## What is needed
Copy out every line of the items below that contains the word "point", keeping each line whole.

────

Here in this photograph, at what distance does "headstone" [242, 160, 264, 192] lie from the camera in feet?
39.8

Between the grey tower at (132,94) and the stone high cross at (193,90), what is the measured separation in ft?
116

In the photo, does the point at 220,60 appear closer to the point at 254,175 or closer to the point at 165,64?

────

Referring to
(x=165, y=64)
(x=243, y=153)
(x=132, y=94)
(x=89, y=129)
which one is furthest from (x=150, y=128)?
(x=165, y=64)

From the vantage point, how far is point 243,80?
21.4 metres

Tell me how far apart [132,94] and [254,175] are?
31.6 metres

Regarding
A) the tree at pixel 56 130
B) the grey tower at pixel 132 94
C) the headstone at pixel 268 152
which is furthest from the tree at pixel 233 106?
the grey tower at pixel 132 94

────

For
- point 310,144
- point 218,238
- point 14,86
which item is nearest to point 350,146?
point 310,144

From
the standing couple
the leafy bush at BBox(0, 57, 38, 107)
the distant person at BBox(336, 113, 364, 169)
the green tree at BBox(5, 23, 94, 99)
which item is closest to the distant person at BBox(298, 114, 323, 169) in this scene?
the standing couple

────

## Response to the task
In the photo, does the point at 220,60 appear closer to the point at 254,175 or closer to the point at 165,64?
From the vantage point, how far is point 243,80?
- point 310,144
- point 218,238
- point 14,86
which item is nearest to point 350,146?
point 310,144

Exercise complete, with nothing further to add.